From page six of The Glasgow Herald, on Friday the 9th of September 1881:

 

“THE SATURDAY EVENING CONCERTS.- The 28th season of the Saturday Evening Concerts begins to-morrow night. As usual the entertainment will be under the immediate patronage of the Lord Provost and the Magistrates of the city, with whom is associated on the present occasion the Hon. Hanbury Lennox of Lennox Castle, Campsie. A very attractive programme has been arranged for the opening night, and among the artists engaged are several who are new to a Glasgow audience. Prominent among them is Miss Agnes Ross, a young lady belonging to Campsie, who has achieved for herself a good position in London.”

 

An advertisement of the front page of the same edition provides the names of the performers, including Mr. F. W. Bridgman, pianist, and Mr. H. A. Lambeth, organist, and the evening’s programme. A notice review of the 10th of September concert can be found on page four of the Herald, on Monday the 12th:

 

“CITY HALL SATURDAY EVENING CONCERTS.- The twenty-eighth season of these concerts was entered upon on Saturday night, under most auspicious circumstances. The hall was crowded early, and when the concert began there was not even standing room to be had. It was a magnificent audience, and afforded the directors of the Abstainers’ Union gratifying proof of the popularity with which they have succeeded in investing their entertainments. The pleasant hold the concerts have on the public mind was made all the clearer by the fact that the programme contained no features of unusual attraction. The interest of the evening centred for the most part in Miss Agnes Ross, a lady who belongs to Campsie, and has of late, report says, been appearing with great success in London. Miss Ross had a cordial reception, and her singing fully sustained the golden opinions which had preceded her. Her first song was scarcely so much appreciated as it deserved, but when later on she sang “Caller Herrin’,” with splendid force and expression, the enthusiasm was great and broke into a general cheer. Miss Ross has a fresh, clear voice, which she manages well, and it is evident also that she has fine powers of dramatic expression. Miss Agnes Hudson, Miss Kate Baxter, Mr Faulkner Leigh, and Mr Barrington Foote were the other vocalists. Herr Von Arnhem also contributed to the entertainment two violin solos. The concert was as usual under the patronage of the Magistrates and members of the Town Council, and a number of these gentlemen were present.

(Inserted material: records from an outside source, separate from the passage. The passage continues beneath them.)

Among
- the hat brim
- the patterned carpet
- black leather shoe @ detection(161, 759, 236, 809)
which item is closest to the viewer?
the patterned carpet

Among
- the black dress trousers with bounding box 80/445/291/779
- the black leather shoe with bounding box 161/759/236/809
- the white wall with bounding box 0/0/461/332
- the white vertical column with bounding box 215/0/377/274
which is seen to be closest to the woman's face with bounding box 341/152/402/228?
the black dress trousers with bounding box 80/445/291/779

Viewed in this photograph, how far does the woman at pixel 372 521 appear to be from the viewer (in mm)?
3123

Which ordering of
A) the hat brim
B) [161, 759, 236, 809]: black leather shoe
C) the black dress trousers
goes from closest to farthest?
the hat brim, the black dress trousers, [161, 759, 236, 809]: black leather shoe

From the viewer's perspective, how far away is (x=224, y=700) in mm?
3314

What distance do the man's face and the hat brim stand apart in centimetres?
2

In the course of the evening Mr John Lindsay, chairman of the directors of the Union, made some remarks expressing the gratification of the directors at the large measure of public support and approval which the concerts had received in the past, and the assurance that in the present season nothing would be wanting on the part of the directors to make them as popular as they had always been. Bailie Farquhar said he had been asked by the Lord Provost to say that the Magistrates continued to take a warm interest in the success of the Saturday Evening Concerts. There was no doubt that they had already accomplished a great amount of good, not only in elevating the tastes of the people, but in providing opportunities for them to spend a pleasant evening, free from temptation, listening to high-class music. He earnestly hoped that the concerts would continue to be as successful as they had been in the past.”